Agnieszka Pilaszewska pokazała córkę. Jak wygląda?
Kornelia, podobnie jak jej mama, para się aktorstwem. Na koncie ma role w produkcjach, takich jak: Gry rodzinne, To musi być miłość (scenariusze do tych dwóch pierwszych produkcji przygotowała jej mama), Komisarz Alex, Mały zgon, Jak poślubić milionera?, Na dobre i na złe, Ojciec Mateusz, Ultraviolet, Pierwsza miłość. Córka i mama nie tylko mają podobne zainteresowanie, ale również są do siebie podobne. Tylko spójrzcie na ich rysy twarzy:
Więcej ujęć Kornelii zobaczycie poniżej:
Znaleźliśmy też zdjęcia Kornelii i jej rodziny z dzieciństwa:
Agnieszka krótko skomentowała wspólną wizytę w śniadaniówce i złożyła życzenia w imieniu swoim córki.
Rano w @dziendobrytvn, dziękujemy. O której siadacie do Wigilii? Jestem tak głodna, że mogłabym już, ale jest decyzja, że o 18.00, życzymy udanego wieczoru, spokojnego, pięknego i godnego – zwróciła się do swoich followersów.
Redakcja Jastrząb Post również życzy wszystkiego dobrego rodzinie Maciejewskich.
Agnieszka Pilaszewska gorzko o Miodowych latach
Jakiś czas temu media obiegły krytyczne wypowiedzi Agnieszki na temat etapu jej gry w Miodowych latach. Jak się okazuje, serial absorbował bardzo dużo czasu.
Pracowałam wtedy w Teatrze Ateneum i miałam premierę za premierą. Codziennie od 10 do 14 miałam tam próby, potem jechałam na próbę „Miodowych lat” do Teatru Żydowskiego. Ona kończyła się o 18, a kwadrans później musiałam już być w garderobie, bo grałam spektakl w Ateneum. Wychodziłam z domu o 9, a wracałam po 22. Widziałam moją malutką córeczkę tylko rano i w nocy. Prześladowała mnie myśl, że to dla niej trudne – otworzyła się.

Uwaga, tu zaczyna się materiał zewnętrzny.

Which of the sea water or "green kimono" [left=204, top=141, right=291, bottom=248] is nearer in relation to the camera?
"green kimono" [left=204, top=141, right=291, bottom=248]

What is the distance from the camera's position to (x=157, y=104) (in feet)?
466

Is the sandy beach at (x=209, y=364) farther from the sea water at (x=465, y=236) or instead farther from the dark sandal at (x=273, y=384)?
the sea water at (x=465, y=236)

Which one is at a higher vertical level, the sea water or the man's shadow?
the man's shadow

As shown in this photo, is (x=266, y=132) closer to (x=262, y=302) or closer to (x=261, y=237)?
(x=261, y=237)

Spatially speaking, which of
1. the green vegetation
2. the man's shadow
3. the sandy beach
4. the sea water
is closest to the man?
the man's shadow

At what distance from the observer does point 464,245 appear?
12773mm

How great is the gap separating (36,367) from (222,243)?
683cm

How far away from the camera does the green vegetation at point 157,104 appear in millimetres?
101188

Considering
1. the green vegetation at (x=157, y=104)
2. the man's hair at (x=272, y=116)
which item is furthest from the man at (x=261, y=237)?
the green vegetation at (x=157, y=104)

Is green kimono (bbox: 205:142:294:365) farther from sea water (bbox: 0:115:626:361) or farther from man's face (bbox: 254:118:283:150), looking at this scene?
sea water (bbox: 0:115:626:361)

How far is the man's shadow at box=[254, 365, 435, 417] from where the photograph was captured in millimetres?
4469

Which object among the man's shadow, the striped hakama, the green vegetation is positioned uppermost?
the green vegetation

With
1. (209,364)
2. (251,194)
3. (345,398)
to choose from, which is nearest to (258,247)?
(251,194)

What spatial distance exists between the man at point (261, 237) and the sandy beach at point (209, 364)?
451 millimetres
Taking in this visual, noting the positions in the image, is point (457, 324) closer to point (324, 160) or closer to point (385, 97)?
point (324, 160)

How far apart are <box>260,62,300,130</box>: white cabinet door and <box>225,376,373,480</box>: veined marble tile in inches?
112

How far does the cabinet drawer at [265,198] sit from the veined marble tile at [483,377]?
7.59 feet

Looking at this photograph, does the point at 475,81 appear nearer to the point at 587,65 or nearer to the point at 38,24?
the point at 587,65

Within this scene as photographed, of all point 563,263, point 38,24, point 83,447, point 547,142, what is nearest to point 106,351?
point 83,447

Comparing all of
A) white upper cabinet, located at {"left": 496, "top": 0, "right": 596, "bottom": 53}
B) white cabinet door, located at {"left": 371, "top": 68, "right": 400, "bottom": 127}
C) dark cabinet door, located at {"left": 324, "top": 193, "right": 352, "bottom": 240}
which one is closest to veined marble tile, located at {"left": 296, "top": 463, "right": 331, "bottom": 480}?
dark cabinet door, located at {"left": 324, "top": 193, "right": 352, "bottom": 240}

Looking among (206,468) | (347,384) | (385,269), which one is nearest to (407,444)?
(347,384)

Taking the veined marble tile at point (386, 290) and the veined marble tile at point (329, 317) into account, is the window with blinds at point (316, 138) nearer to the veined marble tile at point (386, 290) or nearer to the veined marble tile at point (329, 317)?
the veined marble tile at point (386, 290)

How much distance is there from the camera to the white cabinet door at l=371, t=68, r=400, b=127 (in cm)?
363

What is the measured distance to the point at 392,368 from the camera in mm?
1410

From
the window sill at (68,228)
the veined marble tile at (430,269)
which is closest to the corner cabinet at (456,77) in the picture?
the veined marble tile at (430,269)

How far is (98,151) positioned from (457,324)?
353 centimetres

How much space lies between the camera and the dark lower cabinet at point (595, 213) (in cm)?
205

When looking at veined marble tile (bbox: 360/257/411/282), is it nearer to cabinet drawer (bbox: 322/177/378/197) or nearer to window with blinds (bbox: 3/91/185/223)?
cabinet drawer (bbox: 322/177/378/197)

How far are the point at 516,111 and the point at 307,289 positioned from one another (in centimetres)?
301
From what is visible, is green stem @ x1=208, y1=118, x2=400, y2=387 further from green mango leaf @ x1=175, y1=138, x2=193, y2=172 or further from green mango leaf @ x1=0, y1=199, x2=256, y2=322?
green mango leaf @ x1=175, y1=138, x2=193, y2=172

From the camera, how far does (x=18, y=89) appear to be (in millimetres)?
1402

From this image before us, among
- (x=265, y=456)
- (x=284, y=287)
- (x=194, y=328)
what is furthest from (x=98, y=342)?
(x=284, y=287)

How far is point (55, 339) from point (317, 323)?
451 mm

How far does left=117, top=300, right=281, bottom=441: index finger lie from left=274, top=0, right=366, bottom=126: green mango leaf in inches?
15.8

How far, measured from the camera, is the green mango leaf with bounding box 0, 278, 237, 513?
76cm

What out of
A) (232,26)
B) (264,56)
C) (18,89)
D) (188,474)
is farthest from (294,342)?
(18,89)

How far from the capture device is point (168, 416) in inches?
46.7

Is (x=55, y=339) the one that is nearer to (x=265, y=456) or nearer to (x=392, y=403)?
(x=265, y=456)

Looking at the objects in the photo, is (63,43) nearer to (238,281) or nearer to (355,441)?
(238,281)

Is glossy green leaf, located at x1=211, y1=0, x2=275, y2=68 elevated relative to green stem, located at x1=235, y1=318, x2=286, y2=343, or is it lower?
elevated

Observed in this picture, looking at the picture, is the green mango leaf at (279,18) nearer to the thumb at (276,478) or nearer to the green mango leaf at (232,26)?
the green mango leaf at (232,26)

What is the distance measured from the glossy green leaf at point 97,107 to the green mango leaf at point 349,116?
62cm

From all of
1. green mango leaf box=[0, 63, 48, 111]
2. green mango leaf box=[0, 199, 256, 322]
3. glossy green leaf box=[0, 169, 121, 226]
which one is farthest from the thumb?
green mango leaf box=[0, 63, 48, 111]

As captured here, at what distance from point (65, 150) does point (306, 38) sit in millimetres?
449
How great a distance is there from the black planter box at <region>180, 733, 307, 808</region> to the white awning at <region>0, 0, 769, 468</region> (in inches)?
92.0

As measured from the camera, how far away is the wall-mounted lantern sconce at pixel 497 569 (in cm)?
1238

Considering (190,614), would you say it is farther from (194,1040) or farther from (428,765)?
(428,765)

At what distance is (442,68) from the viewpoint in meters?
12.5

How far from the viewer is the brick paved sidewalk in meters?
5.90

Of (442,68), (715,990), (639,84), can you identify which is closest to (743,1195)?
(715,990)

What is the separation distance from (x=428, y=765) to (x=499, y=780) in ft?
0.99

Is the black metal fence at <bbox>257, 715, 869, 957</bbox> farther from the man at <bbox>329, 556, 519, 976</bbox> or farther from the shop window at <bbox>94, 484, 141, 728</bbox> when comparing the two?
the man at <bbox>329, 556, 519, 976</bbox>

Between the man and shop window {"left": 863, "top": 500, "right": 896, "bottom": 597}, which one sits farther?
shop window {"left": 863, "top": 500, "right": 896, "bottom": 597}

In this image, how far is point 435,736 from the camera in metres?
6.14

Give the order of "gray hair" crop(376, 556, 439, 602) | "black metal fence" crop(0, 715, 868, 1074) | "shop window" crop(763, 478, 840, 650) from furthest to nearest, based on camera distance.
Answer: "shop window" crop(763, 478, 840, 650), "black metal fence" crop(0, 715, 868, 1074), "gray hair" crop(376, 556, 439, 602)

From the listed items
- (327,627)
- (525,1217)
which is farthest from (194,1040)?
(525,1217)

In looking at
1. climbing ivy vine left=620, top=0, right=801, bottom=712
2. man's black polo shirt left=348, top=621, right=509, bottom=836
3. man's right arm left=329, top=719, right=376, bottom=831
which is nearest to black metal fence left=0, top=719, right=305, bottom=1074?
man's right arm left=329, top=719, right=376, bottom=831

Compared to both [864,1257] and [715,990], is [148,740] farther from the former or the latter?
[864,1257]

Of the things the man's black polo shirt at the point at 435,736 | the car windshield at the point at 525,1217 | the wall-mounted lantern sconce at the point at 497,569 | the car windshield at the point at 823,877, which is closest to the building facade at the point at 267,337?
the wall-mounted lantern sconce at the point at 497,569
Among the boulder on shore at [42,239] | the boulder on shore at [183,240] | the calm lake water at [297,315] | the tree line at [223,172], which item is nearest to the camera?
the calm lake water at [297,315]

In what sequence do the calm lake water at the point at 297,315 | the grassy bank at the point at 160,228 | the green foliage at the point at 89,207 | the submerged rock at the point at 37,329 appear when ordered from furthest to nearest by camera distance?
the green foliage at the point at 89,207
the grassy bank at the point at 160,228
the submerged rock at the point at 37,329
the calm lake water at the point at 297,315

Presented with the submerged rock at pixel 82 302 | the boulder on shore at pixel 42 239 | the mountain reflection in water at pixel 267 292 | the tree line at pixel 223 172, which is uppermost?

Dodała, że przez to miała wyrzuty sumienia, gdyż spędzała mniej czasu z Kornelią.
Można tak pracować dwa tygodnie czy trzy miesiące, ale dwa lata to bardzo długi czas w życiu dziecka. Maciejewski jest świetnym ojcem, pomagała nam niania, ale miałam ogromne wyrzuty sumienia. Równowaga między życiem a pracą została zachwiana – wyjaśniła.
Więcej przeczytacie tutaj.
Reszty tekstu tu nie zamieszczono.